- _TASK INSTRUCTIONS_
Your task is to return the line containing "Observed in this" plus every line after it, exactly and with nothing added.

____

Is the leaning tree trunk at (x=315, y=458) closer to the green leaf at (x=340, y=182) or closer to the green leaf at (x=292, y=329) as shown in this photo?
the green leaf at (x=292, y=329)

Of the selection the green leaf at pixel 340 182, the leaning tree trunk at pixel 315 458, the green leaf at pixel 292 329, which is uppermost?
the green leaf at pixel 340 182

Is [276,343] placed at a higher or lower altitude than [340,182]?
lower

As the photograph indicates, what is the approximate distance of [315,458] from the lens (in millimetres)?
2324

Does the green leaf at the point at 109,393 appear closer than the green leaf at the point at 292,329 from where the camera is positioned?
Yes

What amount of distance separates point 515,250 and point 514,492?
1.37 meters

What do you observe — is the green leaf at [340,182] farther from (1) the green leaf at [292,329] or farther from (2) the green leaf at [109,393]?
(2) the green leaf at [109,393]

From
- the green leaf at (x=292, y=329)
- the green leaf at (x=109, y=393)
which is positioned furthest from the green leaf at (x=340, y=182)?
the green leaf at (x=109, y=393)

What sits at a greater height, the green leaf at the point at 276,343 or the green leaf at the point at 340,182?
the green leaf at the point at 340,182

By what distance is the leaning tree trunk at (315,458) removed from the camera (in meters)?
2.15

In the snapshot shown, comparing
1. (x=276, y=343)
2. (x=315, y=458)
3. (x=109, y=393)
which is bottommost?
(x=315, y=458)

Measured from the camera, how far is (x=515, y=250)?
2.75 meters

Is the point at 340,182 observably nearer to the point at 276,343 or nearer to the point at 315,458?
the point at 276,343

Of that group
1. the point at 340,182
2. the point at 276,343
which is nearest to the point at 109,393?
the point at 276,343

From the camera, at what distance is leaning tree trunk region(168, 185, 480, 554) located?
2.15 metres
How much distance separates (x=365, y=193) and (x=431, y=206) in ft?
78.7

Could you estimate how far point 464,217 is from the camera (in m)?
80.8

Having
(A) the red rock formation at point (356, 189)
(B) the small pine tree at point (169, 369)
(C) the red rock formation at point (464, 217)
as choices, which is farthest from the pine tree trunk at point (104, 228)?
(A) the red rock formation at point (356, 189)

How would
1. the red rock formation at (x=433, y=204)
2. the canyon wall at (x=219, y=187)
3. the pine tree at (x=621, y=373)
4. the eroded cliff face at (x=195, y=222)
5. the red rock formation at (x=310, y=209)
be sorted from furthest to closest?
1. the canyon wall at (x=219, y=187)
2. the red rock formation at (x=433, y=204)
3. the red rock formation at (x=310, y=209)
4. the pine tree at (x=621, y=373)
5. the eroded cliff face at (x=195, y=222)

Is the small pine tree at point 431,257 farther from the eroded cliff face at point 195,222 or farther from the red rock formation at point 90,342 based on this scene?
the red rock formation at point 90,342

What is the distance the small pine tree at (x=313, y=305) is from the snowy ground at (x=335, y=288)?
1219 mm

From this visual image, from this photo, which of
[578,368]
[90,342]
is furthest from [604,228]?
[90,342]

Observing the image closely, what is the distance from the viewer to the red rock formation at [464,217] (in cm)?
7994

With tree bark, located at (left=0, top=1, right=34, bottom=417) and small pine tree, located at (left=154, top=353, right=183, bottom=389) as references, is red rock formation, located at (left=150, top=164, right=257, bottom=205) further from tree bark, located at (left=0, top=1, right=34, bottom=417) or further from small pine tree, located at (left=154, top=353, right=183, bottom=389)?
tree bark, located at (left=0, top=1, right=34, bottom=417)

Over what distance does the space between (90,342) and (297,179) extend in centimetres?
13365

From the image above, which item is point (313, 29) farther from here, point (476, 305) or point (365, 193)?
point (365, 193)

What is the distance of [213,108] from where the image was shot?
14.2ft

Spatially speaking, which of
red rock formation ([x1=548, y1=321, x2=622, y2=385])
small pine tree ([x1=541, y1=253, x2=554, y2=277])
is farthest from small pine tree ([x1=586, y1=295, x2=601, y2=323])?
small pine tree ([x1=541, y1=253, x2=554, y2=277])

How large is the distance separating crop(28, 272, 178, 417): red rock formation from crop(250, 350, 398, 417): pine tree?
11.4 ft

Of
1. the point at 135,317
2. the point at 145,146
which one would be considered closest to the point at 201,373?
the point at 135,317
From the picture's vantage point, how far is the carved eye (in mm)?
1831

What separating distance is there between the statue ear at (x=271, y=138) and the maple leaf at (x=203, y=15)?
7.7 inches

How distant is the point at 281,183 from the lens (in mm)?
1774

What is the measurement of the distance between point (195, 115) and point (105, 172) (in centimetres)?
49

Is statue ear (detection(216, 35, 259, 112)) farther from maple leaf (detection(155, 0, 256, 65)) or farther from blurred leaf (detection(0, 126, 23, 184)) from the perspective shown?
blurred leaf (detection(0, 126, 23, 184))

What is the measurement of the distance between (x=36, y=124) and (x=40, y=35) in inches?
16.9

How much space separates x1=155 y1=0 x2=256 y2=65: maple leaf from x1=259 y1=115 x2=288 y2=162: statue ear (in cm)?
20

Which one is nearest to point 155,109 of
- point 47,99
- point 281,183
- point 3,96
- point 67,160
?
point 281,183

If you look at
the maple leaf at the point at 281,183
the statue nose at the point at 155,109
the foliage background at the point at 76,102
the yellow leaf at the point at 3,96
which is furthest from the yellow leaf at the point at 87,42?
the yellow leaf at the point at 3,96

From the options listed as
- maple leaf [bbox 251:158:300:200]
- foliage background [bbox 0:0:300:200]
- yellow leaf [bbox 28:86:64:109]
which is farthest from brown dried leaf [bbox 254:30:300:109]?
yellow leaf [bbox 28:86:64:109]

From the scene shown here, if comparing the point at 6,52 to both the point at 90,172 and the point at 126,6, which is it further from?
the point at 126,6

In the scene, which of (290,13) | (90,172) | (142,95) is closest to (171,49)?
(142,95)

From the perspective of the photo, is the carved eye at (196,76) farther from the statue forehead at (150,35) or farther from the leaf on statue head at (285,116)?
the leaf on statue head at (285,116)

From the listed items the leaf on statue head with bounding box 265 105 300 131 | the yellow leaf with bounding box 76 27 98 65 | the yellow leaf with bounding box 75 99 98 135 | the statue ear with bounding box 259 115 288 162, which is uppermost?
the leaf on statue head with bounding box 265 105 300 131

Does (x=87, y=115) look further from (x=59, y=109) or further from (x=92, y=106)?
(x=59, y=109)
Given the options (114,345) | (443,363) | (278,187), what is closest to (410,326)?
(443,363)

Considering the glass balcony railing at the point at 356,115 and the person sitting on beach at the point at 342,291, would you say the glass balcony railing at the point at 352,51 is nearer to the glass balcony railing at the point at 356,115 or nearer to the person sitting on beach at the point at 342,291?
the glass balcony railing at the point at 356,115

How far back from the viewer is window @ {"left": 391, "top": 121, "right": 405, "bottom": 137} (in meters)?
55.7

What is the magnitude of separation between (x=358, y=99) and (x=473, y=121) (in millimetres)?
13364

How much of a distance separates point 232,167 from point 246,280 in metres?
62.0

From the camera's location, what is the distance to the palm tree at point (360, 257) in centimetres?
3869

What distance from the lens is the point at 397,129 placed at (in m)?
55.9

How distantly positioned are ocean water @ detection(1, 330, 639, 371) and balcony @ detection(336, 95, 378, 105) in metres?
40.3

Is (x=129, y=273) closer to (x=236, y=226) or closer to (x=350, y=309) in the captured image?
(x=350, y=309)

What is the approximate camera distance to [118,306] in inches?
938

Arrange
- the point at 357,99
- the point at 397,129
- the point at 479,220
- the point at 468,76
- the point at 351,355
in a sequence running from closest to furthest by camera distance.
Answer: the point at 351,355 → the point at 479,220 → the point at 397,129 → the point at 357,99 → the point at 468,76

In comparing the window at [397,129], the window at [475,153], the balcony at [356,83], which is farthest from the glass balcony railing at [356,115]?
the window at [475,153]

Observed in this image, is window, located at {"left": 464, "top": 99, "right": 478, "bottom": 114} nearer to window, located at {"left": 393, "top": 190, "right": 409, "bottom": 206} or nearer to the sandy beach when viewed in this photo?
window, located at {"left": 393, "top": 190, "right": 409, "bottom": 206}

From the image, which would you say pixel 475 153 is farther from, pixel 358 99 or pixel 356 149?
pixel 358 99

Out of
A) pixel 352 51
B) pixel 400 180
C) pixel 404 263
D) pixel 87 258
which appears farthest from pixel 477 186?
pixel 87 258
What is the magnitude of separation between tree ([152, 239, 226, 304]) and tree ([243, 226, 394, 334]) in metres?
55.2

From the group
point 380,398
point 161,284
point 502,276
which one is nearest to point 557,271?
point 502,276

____

- _EXERCISE OUTPUT_
Observed in this image, is window, located at {"left": 464, "top": 99, "right": 478, "bottom": 114} nearer to window, located at {"left": 393, "top": 190, "right": 409, "bottom": 206} or nearer to the sandy beach when viewed in this photo?
window, located at {"left": 393, "top": 190, "right": 409, "bottom": 206}

From the image, which would you say pixel 475 153 is farther from, pixel 358 99 or pixel 356 149?
pixel 358 99

Out of
A) pixel 352 51
B) pixel 400 180
C) pixel 404 263
D) pixel 87 258
which appears farthest from pixel 477 186?
pixel 87 258
What is the magnitude of separation between tree ([152, 239, 226, 304]) and tree ([243, 226, 394, 334]) in metres?
55.2

From the group
point 380,398
point 161,284
point 502,276
which one is nearest to point 557,271?
point 502,276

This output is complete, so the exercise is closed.